Wie denkt man eigentlich, wenn man ‘hebräisch’ denkt?

Dr. Wolfgang J. Bittner erklärt, was es bedeutet, ‘hebräisch’ zu denken – in Geschichten statt durch Begriffe. Hier ein Auszug aus seiner These.

‘Wir sind bei einem der wesentlichen Aspekte dessen, was man hebräisches Denken, hebräische Wirklichkeitsauffassung nennen kann. Über einen Begriff kann ich nachdenken. Das hebräische Denken ist interessiert an den Vorgängen, die man betrachten kann. Im Musical Anatevka, das auf die jiddische Dichtung von Tewje dem Milchmann (Scholem Alejchem) zurück geht, taucht der Begriff Liebe auf.

Die Tochter, die das neue Denken kennen lernt, bringt ihn nach Hause. Tewje ist verwirrt, da er mit dem Begriff nichts verbindet. Er geht zu seiner Frau und fragt sie: Sag, liebst du mich? Auch seine Frau ist verwirrt. Und nun macht sie genau das, was das hebräische Denken auszeichnet. Sie beginnt nicht zu diskutieren. Sie fragt nach den Vorgängen, die mit Liebe verbunden sind: Ich koche ihm das Essen, ich wasche ihm die Wäsche, ich besorge ihm dem Haushalt, ihm habe ihm die Kinder geboren … Lauter Vorgänge sind es, von denen sie zu erzählen weiss. Und dann fragt sie: „Ist das Liebe?“

Für uns heisst das: Nimm die Begriffe und erzähle die Geschichten, die hinter den Begriffen stehen.
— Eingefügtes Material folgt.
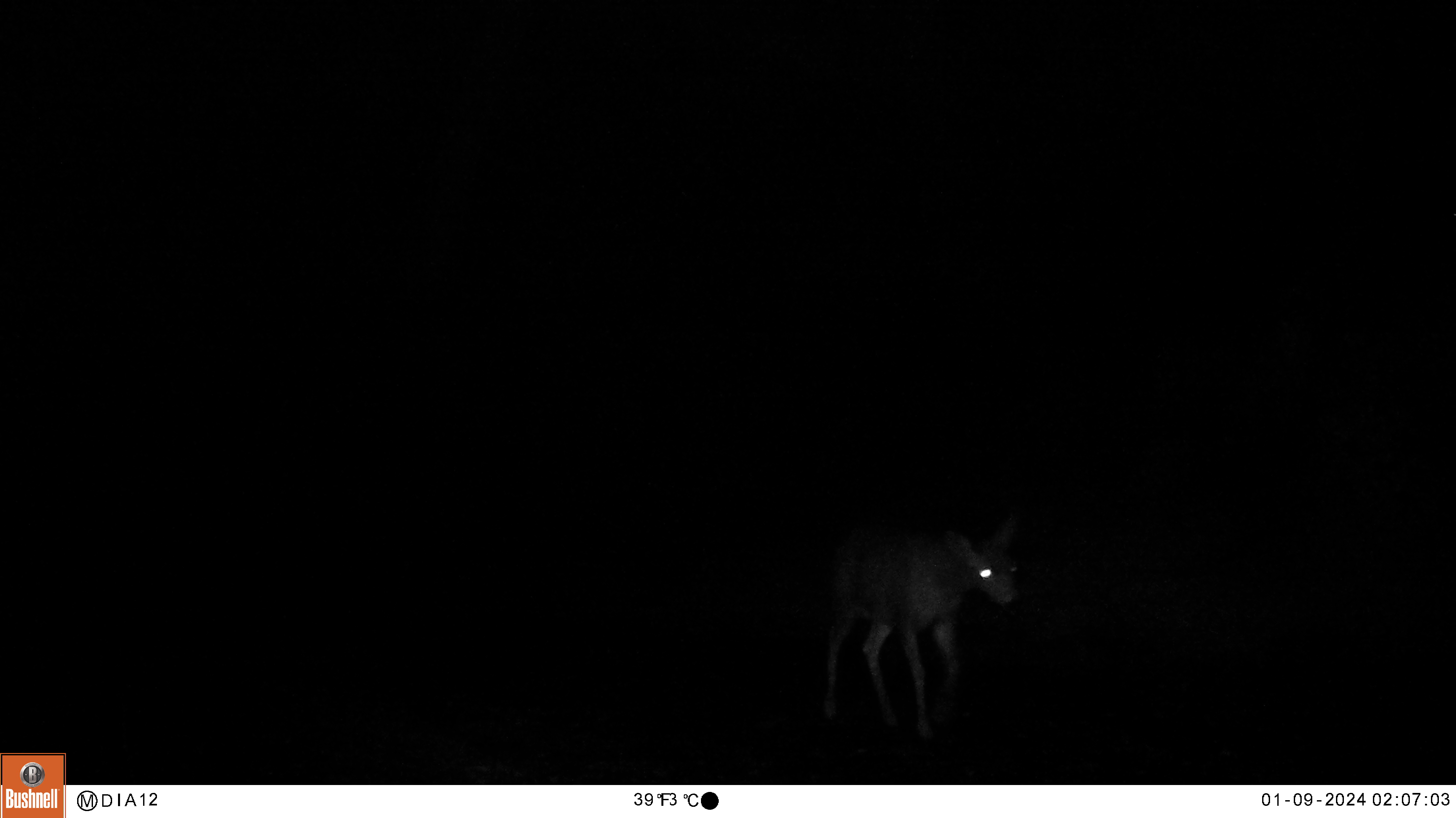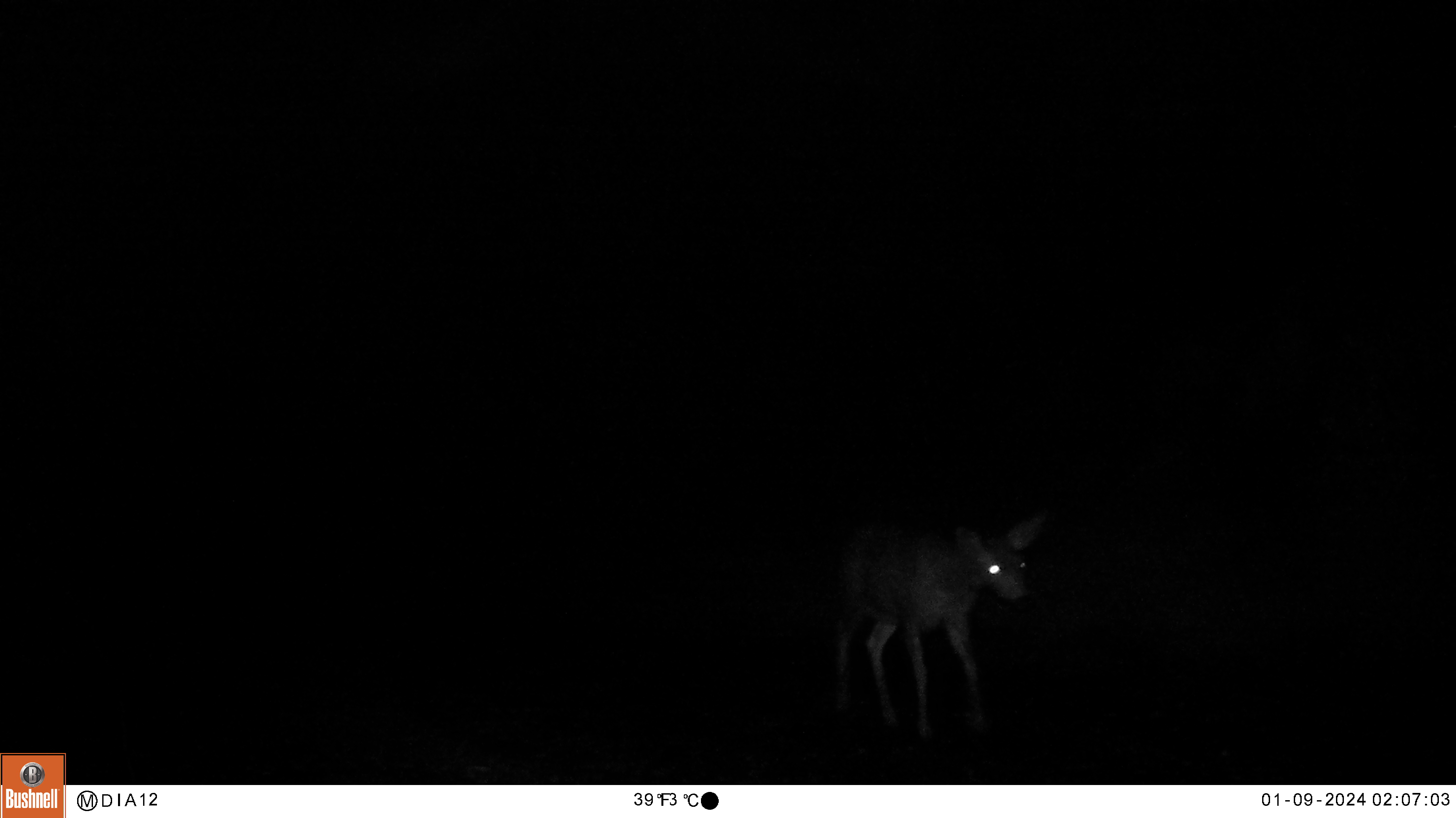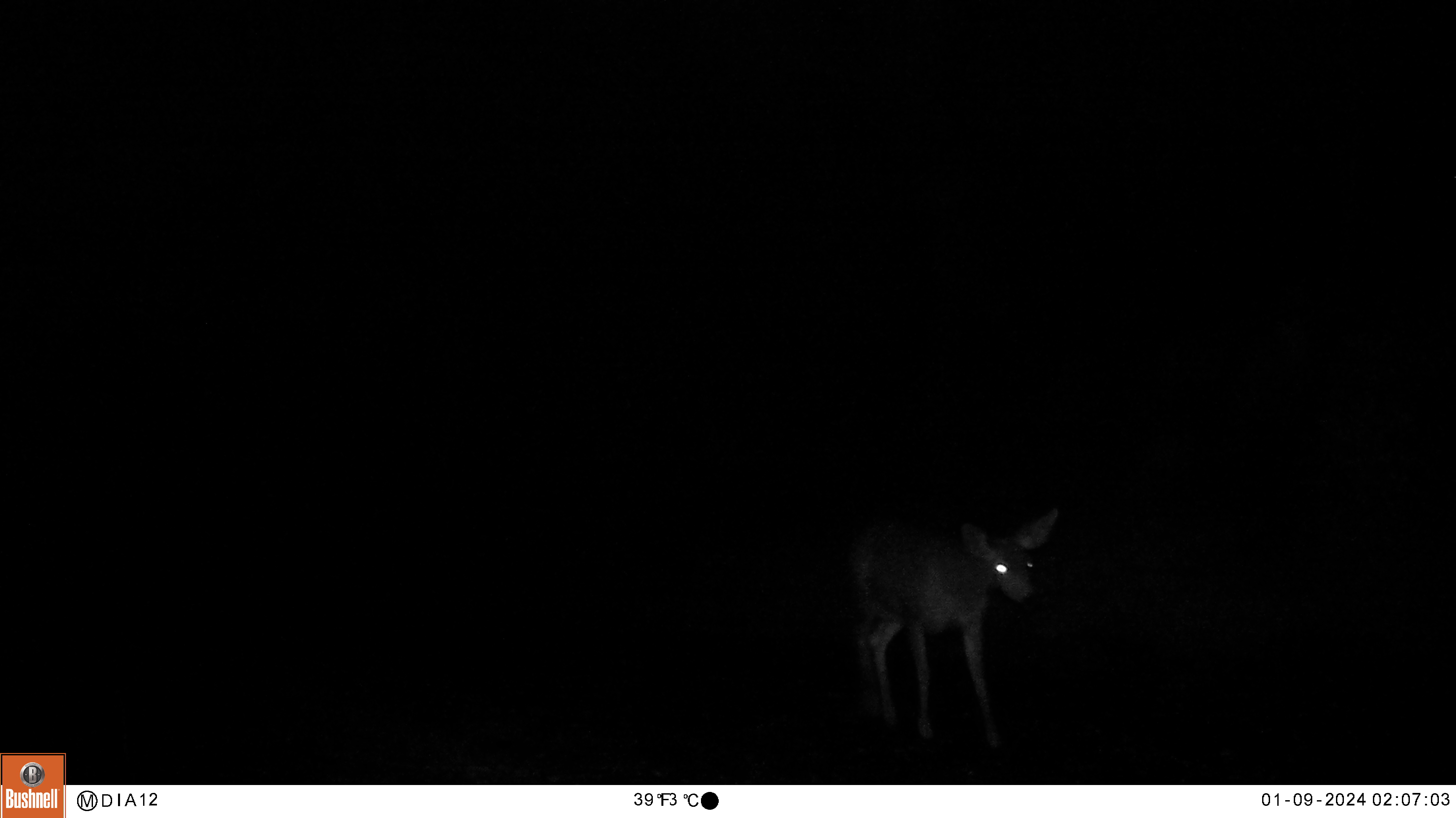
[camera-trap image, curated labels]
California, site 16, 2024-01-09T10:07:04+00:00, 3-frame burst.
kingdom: Animalia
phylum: Chordata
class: Mammalia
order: Artiodactyla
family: Cervidae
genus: Odocoileus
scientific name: Odocoileus hemionus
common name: mule deer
Mule deer (Odocoileus hemionus).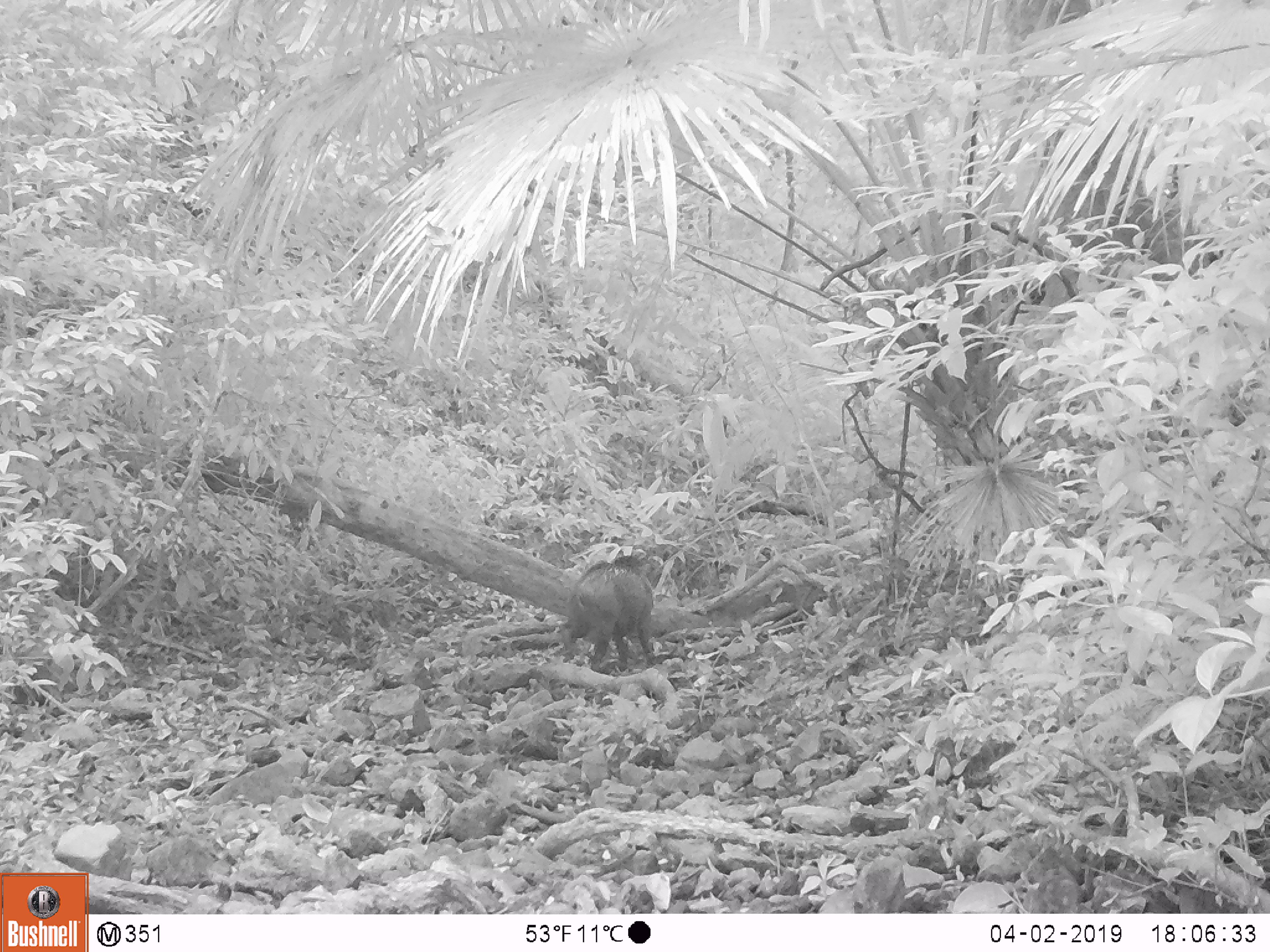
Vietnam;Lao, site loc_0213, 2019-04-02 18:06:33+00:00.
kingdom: Animalia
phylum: Chordata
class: Mammalia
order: Artiodactyla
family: Suidae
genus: Sus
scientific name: Sus scrofa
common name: eurasian wild pig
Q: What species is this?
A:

Wenn du von Hoffnung sprichst, dann erzähle die Geschichte, wo und wie du geglaubt, gewusst und mit Hoffnung gewartet hast. Und wenn du von Vergebung sprichst, dann erzähle es, wie und wo und wem du vergeben hast bzw. dir selbst vergeben worden ist. Erzähle … Wenn du nichts zu erzählen hast, wenn du die Vorgänge nicht schaust, dann hast du nicht verstanden, was die Begriffe meinen.’